* _EXERCISE_: For each line below that contains the string "United", copy that line.

━━ RECORDS SHOWN

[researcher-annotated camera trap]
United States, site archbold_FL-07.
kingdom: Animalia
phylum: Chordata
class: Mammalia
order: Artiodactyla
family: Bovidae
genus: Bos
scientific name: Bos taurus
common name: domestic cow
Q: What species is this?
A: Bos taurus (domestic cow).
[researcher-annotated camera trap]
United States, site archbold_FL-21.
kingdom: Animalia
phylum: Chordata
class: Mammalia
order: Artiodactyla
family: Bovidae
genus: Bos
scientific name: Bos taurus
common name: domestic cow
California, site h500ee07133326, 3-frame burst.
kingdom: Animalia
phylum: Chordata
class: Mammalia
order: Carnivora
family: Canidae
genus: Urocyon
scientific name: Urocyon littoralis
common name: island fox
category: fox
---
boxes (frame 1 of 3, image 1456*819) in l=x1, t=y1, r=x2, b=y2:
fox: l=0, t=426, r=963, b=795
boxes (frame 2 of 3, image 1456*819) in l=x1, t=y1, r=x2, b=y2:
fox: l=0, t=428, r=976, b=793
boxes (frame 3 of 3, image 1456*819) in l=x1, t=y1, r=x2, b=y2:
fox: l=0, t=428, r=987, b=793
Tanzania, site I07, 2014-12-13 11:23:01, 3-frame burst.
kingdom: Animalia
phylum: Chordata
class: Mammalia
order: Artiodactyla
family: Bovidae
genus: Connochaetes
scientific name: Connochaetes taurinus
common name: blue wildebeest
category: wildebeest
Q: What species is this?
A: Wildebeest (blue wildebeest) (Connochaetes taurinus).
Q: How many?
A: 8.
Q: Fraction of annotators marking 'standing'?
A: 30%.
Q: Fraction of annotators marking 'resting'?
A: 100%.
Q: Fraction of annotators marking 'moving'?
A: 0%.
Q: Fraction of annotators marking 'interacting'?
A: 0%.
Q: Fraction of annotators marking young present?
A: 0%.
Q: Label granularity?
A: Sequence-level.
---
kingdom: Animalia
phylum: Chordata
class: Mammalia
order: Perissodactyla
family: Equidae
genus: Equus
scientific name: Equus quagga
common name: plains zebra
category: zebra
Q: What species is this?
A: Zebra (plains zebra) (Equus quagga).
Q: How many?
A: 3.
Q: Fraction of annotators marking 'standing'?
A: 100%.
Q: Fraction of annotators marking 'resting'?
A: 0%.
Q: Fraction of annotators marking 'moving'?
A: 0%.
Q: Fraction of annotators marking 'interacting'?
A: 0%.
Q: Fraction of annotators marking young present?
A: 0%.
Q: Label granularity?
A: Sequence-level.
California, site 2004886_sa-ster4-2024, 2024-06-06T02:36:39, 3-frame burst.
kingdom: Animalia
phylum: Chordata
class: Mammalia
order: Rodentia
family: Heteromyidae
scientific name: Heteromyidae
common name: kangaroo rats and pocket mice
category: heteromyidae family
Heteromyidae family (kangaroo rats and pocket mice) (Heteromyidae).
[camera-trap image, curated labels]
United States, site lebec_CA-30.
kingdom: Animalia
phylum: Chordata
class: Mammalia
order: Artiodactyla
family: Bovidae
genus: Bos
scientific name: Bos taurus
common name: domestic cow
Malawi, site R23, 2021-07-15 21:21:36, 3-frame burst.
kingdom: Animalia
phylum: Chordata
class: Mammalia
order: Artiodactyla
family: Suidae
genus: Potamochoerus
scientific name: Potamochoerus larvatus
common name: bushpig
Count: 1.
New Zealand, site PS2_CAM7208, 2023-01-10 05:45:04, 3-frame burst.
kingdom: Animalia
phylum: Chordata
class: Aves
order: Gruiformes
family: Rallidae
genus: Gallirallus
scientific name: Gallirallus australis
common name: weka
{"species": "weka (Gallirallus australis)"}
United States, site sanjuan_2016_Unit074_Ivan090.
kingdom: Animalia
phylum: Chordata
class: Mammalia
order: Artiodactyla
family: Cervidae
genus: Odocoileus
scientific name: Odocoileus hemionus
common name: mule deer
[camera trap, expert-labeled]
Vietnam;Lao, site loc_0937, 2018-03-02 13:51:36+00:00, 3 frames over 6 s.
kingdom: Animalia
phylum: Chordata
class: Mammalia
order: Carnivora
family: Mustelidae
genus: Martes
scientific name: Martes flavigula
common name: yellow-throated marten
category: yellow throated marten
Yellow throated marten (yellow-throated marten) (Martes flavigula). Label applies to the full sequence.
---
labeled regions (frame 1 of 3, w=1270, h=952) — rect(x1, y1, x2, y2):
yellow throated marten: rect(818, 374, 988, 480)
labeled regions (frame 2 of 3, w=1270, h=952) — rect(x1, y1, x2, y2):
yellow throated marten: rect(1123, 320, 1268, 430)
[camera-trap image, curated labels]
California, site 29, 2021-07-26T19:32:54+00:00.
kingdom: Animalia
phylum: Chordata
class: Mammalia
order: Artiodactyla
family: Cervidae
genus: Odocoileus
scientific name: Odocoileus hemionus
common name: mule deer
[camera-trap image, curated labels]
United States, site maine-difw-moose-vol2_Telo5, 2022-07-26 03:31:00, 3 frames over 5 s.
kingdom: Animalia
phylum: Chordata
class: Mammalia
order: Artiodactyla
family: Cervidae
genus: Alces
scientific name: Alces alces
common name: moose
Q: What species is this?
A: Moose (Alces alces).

━━━━

* _SOLUTION BELOW_:
United States, site archbold_FL-07.
United States, site archbold_FL-21.
United States, site lebec_CA-30.
United States, site sanjuan_2016_Unit074_Ivan090.
United States, site maine-difw-moose-vol2_Telo5, 2022-07-26 03:31:00, 3 frames over 5 s.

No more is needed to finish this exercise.